-- Opening Marker --

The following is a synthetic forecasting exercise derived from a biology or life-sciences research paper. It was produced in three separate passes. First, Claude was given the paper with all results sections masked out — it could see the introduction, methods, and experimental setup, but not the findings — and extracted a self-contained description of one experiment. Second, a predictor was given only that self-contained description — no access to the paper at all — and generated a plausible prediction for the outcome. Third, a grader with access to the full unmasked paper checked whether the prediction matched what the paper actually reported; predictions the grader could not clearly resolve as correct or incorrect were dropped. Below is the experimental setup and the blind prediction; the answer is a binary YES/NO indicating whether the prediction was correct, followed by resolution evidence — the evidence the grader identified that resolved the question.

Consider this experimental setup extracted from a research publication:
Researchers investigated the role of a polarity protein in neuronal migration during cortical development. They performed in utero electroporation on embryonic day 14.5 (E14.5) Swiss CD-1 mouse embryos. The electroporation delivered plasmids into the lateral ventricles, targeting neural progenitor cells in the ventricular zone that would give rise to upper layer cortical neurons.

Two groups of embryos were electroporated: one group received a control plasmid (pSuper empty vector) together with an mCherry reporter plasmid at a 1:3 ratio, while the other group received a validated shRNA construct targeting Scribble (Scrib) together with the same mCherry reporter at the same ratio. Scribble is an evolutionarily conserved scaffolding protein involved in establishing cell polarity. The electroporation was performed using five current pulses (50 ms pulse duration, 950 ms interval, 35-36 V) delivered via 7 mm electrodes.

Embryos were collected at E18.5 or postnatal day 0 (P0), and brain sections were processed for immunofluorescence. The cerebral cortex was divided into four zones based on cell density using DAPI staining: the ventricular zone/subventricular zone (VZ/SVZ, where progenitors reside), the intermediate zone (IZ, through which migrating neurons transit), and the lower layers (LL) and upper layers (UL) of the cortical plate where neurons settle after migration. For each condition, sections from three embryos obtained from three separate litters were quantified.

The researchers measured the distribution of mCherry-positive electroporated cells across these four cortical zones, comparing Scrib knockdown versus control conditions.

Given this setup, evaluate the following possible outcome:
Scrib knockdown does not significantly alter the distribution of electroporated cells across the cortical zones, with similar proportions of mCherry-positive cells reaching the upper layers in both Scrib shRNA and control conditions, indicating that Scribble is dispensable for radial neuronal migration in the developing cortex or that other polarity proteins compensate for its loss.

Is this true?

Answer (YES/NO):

-- Closing Marker --
-- Opening Marker --

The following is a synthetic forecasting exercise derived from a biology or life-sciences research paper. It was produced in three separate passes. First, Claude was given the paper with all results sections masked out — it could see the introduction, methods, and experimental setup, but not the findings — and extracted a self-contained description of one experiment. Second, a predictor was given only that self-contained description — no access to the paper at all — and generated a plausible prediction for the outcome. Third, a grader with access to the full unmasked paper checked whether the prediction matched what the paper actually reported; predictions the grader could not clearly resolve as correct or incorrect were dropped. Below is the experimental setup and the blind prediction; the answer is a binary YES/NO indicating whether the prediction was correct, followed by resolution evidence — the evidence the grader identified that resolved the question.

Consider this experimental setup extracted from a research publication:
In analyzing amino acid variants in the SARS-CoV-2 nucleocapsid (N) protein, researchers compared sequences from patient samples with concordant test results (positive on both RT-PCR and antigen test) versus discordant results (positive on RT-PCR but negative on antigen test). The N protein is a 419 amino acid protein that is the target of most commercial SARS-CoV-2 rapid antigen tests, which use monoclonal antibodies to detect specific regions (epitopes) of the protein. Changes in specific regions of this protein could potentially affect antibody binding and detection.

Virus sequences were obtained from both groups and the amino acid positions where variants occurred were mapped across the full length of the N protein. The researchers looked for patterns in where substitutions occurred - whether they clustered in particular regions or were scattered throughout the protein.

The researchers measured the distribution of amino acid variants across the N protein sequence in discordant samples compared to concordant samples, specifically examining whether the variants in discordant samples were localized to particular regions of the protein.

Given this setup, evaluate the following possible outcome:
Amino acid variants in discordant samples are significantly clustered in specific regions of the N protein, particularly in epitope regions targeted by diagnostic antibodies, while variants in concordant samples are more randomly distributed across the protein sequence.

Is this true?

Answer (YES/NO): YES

-- Closing Marker --

The problem: Look above for the line holding "In analyzing amino". Print it and every line after it, exactly, through the line holding "Answer (YES/NO): YES".

Written answer:
In analyzing amino acid variants in the SARS-CoV-2 nucleocapsid (N) protein, researchers compared sequences from patient samples with concordant test results (positive on both RT-PCR and antigen test) versus discordant results (positive on RT-PCR but negative on antigen test). The N protein is a 419 amino acid protein that is the target of most commercial SARS-CoV-2 rapid antigen tests, which use monoclonal antibodies to detect specific regions (epitopes) of the protein. Changes in specific regions of this protein could potentially affect antibody binding and detection.

Virus sequences were obtained from both groups and the amino acid positions where variants occurred were mapped across the full length of the N protein. The researchers looked for patterns in where substitutions occurred - whether they clustered in particular regions or were scattered throughout the protein.

The researchers measured the distribution of amino acid variants across the N protein sequence in discordant samples compared to concordant samples, specifically examining whether the variants in discordant samples were localized to particular regions of the protein.

Given this setup, evaluate the following possible outcome:
Amino acid variants in discordant samples are significantly clustered in specific regions of the N protein, particularly in epitope regions targeted by diagnostic antibodies, while variants in concordant samples are more randomly distributed across the protein sequence.

Is this true?

Answer (YES/NO): YES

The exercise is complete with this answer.